活動日記
2月24日(火)貧幸(ひんこう)
先日テレビで、倉本聡氏が「貧幸(ひんこう)」という言葉を語っていました。日本は戦後の高度成長を経て、経済的には豊かな国になった。お金を出せば何でも買える世の中になった。では、昔は不幸だったかといえば、そんなことはない。「貧しさのなかに幸せがあった」と話されていました。当然ながら、富めることがかならずしも幸せでない。現在の日本は上辺の豊かさを求め、真の幸せが分かっていない。金銭や出世といった経済的な尺度に目が向かいやすい。昔は小さな部屋で、家族みんなで枕を並べた。家族の寝息をはっきりと覚えていたという。
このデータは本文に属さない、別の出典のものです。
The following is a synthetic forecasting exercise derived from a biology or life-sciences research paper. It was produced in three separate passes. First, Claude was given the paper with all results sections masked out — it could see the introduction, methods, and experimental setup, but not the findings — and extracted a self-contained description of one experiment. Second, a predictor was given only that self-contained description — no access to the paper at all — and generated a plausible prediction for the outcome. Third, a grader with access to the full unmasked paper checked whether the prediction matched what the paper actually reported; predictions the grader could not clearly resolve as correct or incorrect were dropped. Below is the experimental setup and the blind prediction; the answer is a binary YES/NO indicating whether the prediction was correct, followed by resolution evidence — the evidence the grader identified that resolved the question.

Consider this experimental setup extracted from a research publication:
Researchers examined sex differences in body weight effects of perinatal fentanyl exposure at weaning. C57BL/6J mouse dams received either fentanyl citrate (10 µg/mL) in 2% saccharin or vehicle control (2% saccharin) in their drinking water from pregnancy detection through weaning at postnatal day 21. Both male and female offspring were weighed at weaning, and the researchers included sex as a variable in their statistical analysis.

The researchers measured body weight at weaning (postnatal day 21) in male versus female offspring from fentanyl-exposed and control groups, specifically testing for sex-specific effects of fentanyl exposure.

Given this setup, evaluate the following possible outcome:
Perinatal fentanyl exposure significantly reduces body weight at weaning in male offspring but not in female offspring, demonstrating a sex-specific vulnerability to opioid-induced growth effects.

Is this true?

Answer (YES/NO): YES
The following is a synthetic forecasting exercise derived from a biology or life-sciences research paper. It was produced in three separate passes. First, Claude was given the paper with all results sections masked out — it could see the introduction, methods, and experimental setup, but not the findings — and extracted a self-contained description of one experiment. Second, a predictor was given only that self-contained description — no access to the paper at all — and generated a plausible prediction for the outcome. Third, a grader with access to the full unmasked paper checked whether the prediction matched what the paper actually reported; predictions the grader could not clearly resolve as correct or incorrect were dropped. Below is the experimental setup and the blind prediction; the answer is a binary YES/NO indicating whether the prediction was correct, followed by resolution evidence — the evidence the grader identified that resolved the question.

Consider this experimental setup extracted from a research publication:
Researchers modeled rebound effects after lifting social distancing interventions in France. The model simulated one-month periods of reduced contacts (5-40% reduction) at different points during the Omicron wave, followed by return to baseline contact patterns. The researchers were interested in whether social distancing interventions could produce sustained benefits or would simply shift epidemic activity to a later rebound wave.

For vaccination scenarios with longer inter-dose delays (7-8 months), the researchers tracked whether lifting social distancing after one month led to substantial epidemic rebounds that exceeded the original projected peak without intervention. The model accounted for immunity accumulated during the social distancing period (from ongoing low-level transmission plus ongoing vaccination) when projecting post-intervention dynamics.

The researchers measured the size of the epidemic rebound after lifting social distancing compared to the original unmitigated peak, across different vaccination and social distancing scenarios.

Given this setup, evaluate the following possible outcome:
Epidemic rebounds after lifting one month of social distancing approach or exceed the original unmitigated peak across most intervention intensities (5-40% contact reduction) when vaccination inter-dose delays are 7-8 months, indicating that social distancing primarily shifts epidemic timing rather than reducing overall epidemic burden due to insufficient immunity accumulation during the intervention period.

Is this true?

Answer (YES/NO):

倉本氏が言うとおり、貧しくても幸せな暮らしは確かにある。「家電製品の量が増えるにしたがい、幸せの量が反比例して減った…」。鋭い指摘である。モノが豊かになるにつれ、心が貧しくなってきている。しかし、世間を眺めると、そうした現実を否定できない。私たちが生み出した「文明」とは何だったのかと・・・右肩下がりの時代へ転じ、所得の向上を望みにくくなった。私たちは価値観そのものを見直さなければならないのかもしれない。倉本氏は「幸せとは、どのような状況にあろうと、いまが満ち足りていると感じられること」。容易に到達できない悟りの境地である。と・・・。